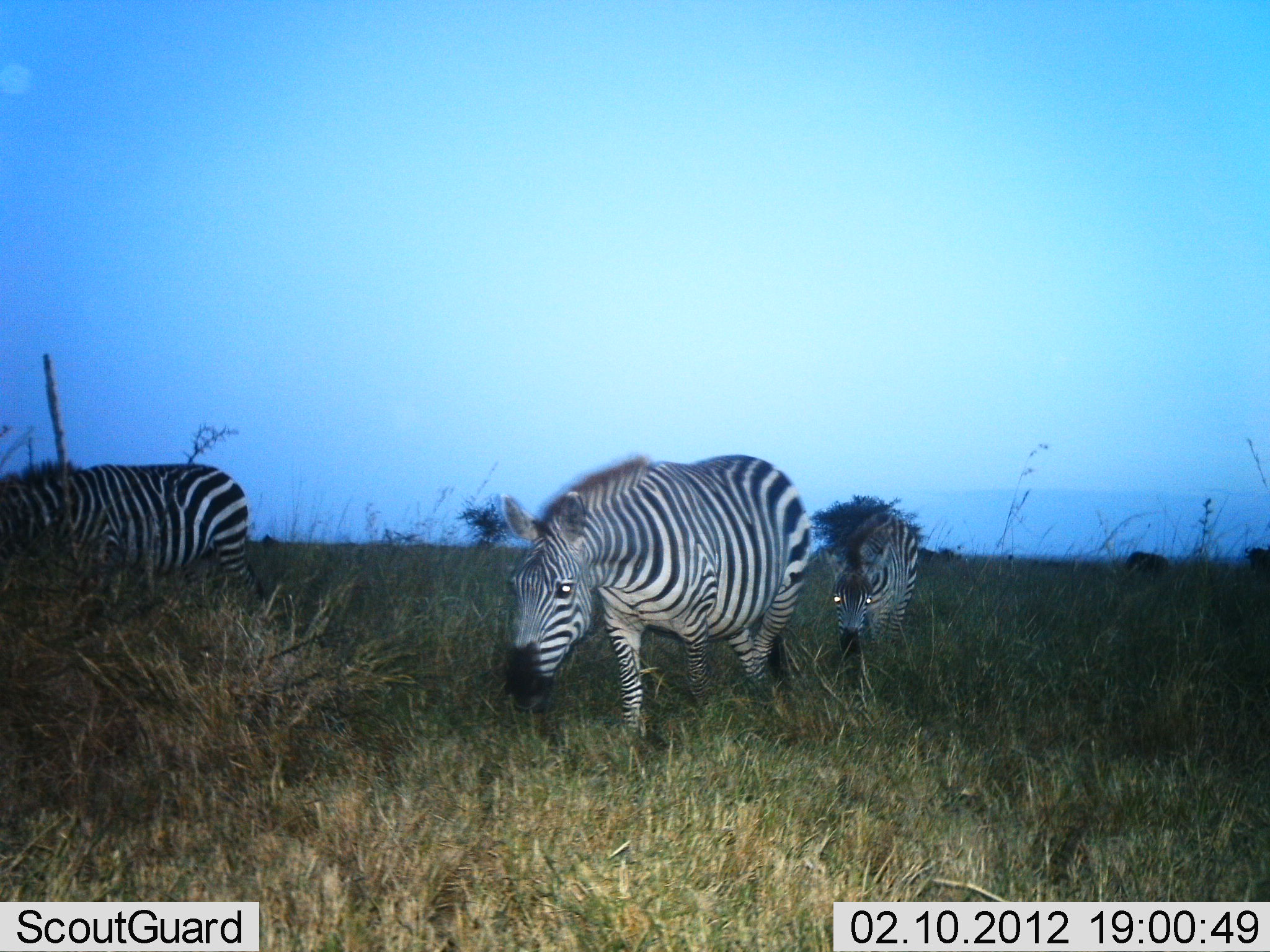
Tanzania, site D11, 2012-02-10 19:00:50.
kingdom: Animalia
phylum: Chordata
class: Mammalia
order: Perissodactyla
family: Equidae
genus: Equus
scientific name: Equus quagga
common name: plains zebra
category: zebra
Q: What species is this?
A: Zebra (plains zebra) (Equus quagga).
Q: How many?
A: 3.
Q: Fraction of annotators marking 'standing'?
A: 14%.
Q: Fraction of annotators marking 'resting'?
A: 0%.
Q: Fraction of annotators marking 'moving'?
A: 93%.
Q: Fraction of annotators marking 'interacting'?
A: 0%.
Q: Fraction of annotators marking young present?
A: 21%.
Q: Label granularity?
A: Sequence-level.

______________________________

--- ASSIGNMENT ---
Scan the records above for the string "marking", then report every line that contains it.

--- ANSWER BOX ---
Q: Fraction of annotators marking 'standing'?
Q: Fraction of annotators marking 'resting'?
Q: Fraction of annotators marking 'moving'?
Q: Fraction of annotators marking 'interacting'?
Q: Fraction of annotators marking young present?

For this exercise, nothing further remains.